EA Sports Settles With College Athletes
By Ken Reed
Electronic Arts (EA Sports) and the Collegiate Licensing Company have negotiated settlements of the lawsuits brought by former and current college athletes, including former UCLA basketball player Ed O’Bannon, regarding the unauthorized use of the players’ likenesses in video games and related merchandise.
”Today’s settlement is a game-changer because, for the first time, student-athletes suiting up to play this weekend are going to be paid for the use of their likenesses,” according to attorney Eugene Egdorf in a statement. Egdorf represents former Rutgers quarterback Ryan Hart, who sued EA Sports in 2009.
No settlement figures were released. The O’Bannon suit against EA Sports, Collegiate Licensing Company, and the NCAA was calling for billions of dollars in media/gaming revenues to be shared with college athletes.
The player lawsuits against the NCAA remain in place.
Steve Berman, who is the lead attorney for former Arizona State quarterback Sam Keller, who brought one of the lawsuits, said the settlement will now allow attorneys to focus on claims against the NCAA.

====================

> **Exercise A**: Lay out the records as a Markdown table with the columns Row and Line. Include everything from the line with "Which item, taken from" up to and including the final line of the records, omit blank lines and pictures, and number each row.

====================

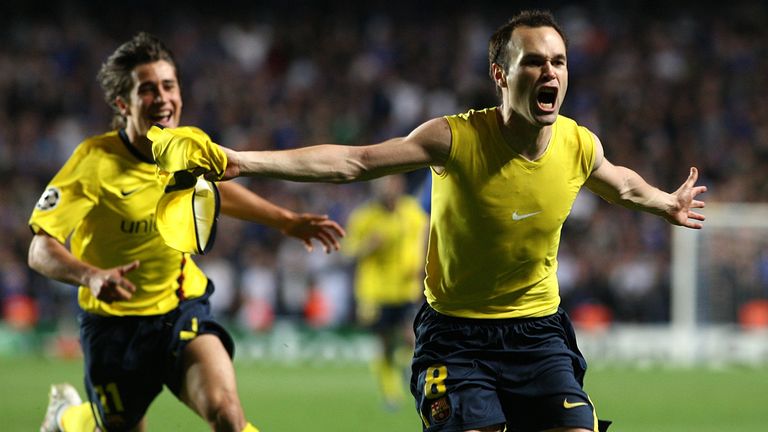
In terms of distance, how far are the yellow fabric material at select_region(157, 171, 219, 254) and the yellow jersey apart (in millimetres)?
1421

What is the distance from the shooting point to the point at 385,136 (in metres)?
22.5

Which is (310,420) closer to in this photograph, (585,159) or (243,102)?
(585,159)

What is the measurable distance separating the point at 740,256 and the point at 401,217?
7238mm

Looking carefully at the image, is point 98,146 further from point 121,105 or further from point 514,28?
point 514,28

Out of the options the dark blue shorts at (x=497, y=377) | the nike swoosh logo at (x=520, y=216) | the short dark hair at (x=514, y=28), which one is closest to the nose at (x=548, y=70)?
the short dark hair at (x=514, y=28)

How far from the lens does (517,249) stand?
16.6ft

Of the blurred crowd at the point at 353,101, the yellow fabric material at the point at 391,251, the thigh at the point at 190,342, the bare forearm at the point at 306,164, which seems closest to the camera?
the bare forearm at the point at 306,164

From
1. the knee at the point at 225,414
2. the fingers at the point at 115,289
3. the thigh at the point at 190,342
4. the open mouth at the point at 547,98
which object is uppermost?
the open mouth at the point at 547,98

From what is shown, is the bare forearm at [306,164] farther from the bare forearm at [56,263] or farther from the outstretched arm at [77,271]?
the bare forearm at [56,263]

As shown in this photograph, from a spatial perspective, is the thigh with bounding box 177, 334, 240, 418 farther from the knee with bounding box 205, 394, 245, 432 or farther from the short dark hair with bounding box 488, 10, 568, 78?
the short dark hair with bounding box 488, 10, 568, 78

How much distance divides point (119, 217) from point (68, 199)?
0.27m

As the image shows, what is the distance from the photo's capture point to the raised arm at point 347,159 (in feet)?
14.8

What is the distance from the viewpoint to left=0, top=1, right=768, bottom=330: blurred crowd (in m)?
19.7

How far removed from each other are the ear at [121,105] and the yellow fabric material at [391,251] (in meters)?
7.54
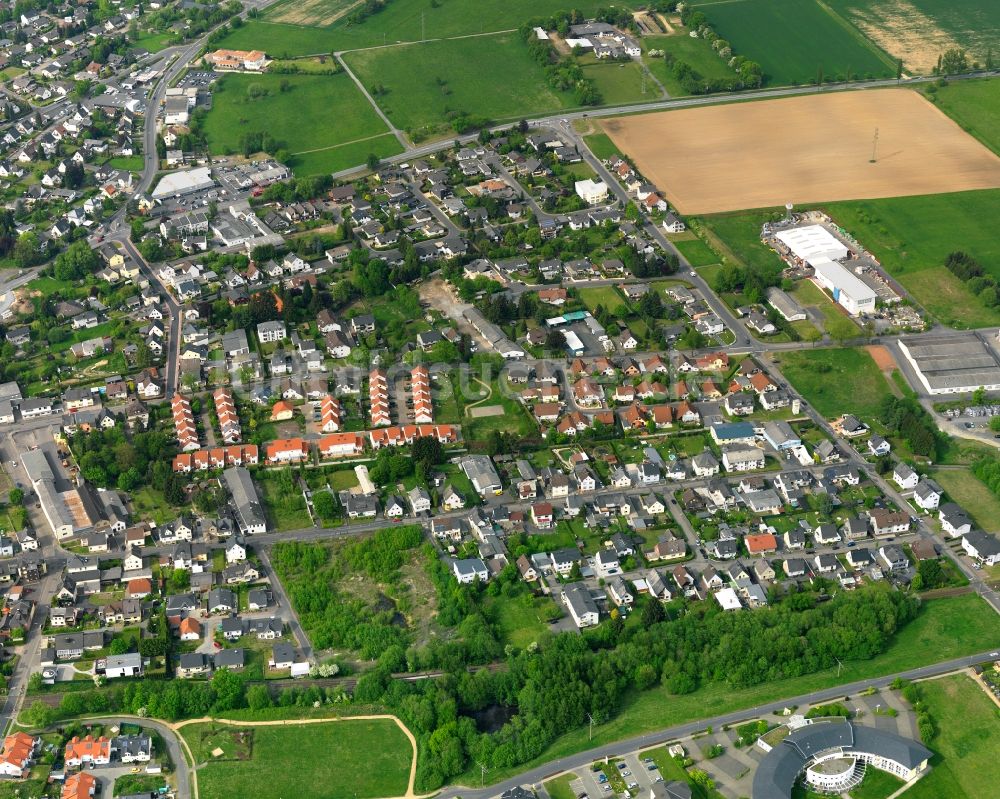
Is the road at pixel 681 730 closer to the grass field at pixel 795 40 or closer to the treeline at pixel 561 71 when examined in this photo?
the treeline at pixel 561 71

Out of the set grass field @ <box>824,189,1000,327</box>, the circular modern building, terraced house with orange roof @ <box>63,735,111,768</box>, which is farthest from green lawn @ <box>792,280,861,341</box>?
terraced house with orange roof @ <box>63,735,111,768</box>

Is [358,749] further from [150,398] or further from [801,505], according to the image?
[150,398]

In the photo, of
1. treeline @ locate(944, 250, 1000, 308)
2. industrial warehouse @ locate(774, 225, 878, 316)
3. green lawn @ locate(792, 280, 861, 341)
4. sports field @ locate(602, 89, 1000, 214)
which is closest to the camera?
green lawn @ locate(792, 280, 861, 341)

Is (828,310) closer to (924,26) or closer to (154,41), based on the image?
(924,26)

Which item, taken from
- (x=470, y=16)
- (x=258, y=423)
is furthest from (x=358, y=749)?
(x=470, y=16)

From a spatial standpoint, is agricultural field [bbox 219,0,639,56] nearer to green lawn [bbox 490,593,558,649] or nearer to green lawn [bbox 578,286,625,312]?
green lawn [bbox 578,286,625,312]

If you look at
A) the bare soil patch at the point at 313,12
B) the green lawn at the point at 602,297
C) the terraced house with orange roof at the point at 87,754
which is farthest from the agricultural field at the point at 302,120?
the terraced house with orange roof at the point at 87,754
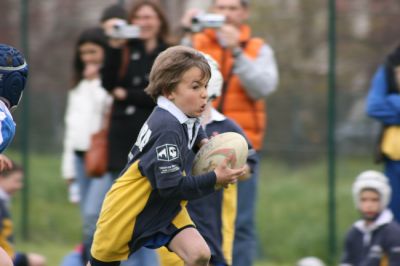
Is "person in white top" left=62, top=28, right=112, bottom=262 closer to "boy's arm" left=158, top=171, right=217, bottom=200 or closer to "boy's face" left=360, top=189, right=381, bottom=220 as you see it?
"boy's face" left=360, top=189, right=381, bottom=220

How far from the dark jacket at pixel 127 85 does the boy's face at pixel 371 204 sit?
63.0 inches

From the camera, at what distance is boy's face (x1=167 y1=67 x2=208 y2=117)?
19.8 ft

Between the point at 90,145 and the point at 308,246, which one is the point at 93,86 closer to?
the point at 90,145

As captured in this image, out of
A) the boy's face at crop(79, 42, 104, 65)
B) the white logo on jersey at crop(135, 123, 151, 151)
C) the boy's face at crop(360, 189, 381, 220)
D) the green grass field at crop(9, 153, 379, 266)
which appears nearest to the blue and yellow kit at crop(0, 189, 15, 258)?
the boy's face at crop(79, 42, 104, 65)

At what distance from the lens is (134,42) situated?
830 centimetres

====================

> **Exercise B**:
Answer these questions using the article on the EA Sports settlement:
(i) Whom does attorney Eugene Egdorf represent?
(ii) Were any settlement figures released?
(iii) For whom is Steve Berman the lead attorney?

> **Final result A**:
| Row | Line |
|---|---|
| 1 | Which item, taken from |
| 2 | - (x=470, y=16) |
| 3 | - (x=258, y=423) |
| 4 | is furthest from (x=358, y=749)? |
| 5 | (x=470, y=16) |
| 6 | From a spatial standpoint, is agricultural field [bbox 219,0,639,56] nearer to green lawn [bbox 490,593,558,649] or nearer to green lawn [bbox 578,286,625,312]? |
| 7 | green lawn [bbox 578,286,625,312] |
| 8 | If you look at |
| 9 | A) the bare soil patch at the point at 313,12 |
| 10 | B) the green lawn at the point at 602,297 |
| 11 | C) the terraced house with orange roof at the point at 87,754 |
| 12 | which is farthest from the agricultural field at the point at 302,120? |
| 13 | the terraced house with orange roof at the point at 87,754 |
| 14 | Is "person in white top" left=62, top=28, right=112, bottom=262 closer to "boy's arm" left=158, top=171, right=217, bottom=200 or closer to "boy's face" left=360, top=189, right=381, bottom=220 as you see it? |
| 15 | "boy's face" left=360, top=189, right=381, bottom=220 |
| 16 | How far from the dark jacket at pixel 127 85 does the boy's face at pixel 371 204 sit? |
| 17 | 63.0 inches |
| 18 | From the camera, at what distance is boy's face (x1=167 y1=67 x2=208 y2=117)? |
| 19 | 19.8 ft |
| 20 | Between the point at 90,145 and the point at 308,246, which one is the point at 93,86 closer to? |
| 21 | the point at 90,145 |
| 22 | As captured in this image, out of |
| 23 | A) the boy's face at crop(79, 42, 104, 65) |
| 24 | B) the white logo on jersey at crop(135, 123, 151, 151) |
| 25 | C) the boy's face at crop(360, 189, 381, 220) |
| 26 | D) the green grass field at crop(9, 153, 379, 266) |
| 27 | which appears nearest to the blue and yellow kit at crop(0, 189, 15, 258)? |
| 28 | the boy's face at crop(79, 42, 104, 65) |
| 29 | At what distance from the lens is (134,42) situated? |
| 30 | 830 centimetres |

> **Final result B**:
(i) Former Rutgers quarterback Ryan Hart.
(ii) No, none were released.
(iii) Former Arizona State quarterback Sam Keller.